Investigation of homocysteine level after bariatric metabolic surgery, effect on vitamin B12 and folate levels

Background

Obesity is a serious health problem with increasing incidence. worldwide and remains one of the most important causes of preventable deaths. We aimed to examine the relationship between Vitamin B12 and Folic acid, which have an important role for human life, and homocysteine is widely recognized for its association with the development of cardiovascular disease, although its role as an independent risk factor remains a topic of ongoing debate.

Materials and methods

We evaluated 126 patients who underwent bariatric metabolic surgery between September 2019-September 2020. In addition to demographic characteristics of the patients, weight, Vitamin B12, folate, HbA1c, cholesterol, triglyceride, ferritin, serum iron, albumin levels at preoperative, postoperative 1st month, 6th month, 12th month follow-ups were analyzed.

Results

Patients with the desired biochemical parameters at the determined follow-up points were identified and two groups were formed as RYGB(n = 43) and SG(n = 7) patients. When biochemical parameters were analyzed between the groups, homocysteine, HbA1c, HDL Cholesterol, VLDL Cholesterol, Total Cholesterol, Triglycerides, Ferritin, Serum Iron levels showed a statistical difference (p < 0.001). Folate (p = 0.064) and albumin (p = 0.257) did not show a significant difference over time. The change in vitamin B12 (p = 0.409) over time was not significant in the SG group, whereas a significant difference was observed in the RYGB group (p < 0.001). When we established a marginal model to determine the factors affecting the change in homocysteine over time, vitamin B12 and folate values.

Conclusions

The relationship between Vitamin B12, folate and homocysteine is important in order to better understand the complications that develop in bariatric metabolic surgery patients, to prevent possible complications and to better manage the process.

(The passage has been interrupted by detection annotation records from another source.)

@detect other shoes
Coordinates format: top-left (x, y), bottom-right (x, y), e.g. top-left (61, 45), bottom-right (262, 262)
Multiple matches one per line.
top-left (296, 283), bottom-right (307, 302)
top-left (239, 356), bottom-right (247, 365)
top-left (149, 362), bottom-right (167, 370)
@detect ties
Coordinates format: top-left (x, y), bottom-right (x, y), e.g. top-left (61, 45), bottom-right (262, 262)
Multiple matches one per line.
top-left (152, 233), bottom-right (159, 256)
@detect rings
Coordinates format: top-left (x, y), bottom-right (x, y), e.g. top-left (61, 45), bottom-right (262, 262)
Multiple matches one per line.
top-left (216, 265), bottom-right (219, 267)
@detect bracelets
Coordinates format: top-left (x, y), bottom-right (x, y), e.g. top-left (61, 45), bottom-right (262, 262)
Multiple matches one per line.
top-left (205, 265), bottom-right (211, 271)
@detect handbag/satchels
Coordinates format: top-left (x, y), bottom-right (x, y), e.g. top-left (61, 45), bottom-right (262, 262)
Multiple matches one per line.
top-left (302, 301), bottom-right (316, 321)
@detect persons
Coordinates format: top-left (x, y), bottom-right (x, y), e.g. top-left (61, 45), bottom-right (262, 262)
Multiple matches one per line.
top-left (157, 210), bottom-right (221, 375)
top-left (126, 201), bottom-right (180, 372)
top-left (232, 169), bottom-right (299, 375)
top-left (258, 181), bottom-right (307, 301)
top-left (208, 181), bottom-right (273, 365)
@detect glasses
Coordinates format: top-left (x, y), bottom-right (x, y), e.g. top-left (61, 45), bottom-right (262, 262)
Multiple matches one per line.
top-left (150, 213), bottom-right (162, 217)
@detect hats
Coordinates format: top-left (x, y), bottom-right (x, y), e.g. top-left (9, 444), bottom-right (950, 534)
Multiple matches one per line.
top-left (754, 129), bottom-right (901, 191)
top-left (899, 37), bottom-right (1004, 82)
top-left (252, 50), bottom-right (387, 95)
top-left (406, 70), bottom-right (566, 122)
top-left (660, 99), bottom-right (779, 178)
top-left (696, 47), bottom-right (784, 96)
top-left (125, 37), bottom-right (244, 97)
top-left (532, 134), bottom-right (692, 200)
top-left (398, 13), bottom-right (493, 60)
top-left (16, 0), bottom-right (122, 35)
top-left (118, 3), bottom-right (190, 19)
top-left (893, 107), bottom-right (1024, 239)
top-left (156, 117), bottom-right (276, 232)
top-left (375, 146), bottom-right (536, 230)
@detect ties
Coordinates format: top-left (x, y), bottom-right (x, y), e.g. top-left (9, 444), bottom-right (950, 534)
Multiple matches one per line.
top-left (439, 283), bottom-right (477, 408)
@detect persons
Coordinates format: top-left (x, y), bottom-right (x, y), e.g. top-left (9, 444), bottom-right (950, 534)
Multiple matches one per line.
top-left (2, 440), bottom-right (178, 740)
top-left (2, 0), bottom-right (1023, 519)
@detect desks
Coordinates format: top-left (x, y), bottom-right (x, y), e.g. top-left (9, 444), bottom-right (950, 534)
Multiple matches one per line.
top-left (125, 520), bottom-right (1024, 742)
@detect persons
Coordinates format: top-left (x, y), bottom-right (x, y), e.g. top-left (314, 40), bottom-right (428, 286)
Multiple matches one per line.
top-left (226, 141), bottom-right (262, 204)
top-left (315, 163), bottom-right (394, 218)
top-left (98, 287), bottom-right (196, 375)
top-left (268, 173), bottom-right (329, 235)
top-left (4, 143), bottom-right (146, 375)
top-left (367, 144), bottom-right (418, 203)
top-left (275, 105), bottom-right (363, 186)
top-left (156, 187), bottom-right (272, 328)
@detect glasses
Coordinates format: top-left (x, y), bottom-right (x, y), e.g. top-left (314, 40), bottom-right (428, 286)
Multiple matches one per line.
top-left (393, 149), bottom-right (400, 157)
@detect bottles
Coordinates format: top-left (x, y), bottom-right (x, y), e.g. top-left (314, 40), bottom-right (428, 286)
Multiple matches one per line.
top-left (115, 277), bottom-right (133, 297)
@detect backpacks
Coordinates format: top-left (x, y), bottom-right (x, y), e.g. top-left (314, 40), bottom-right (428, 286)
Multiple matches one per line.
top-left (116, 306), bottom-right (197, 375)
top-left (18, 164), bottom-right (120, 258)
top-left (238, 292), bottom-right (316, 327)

Obesity represents one of the leading health problems worldwide, with its incidence increasing due to the prevalence of sedentary lifestyles. This condition is associated with a myriad of comorbidities, including type 2 diabetes mellitus, dyslipidemia, insulin resistance, hypertension, sleep apnea, polycystic ovary syndrome, and cardiovascular diseases, as well as certain cancers and psychosocial disorders [1,2,3,4]. The increasing prevalence of obesity highlights the need for effective treatment strategies, among which bariatric metabolic surgery plays a critical role.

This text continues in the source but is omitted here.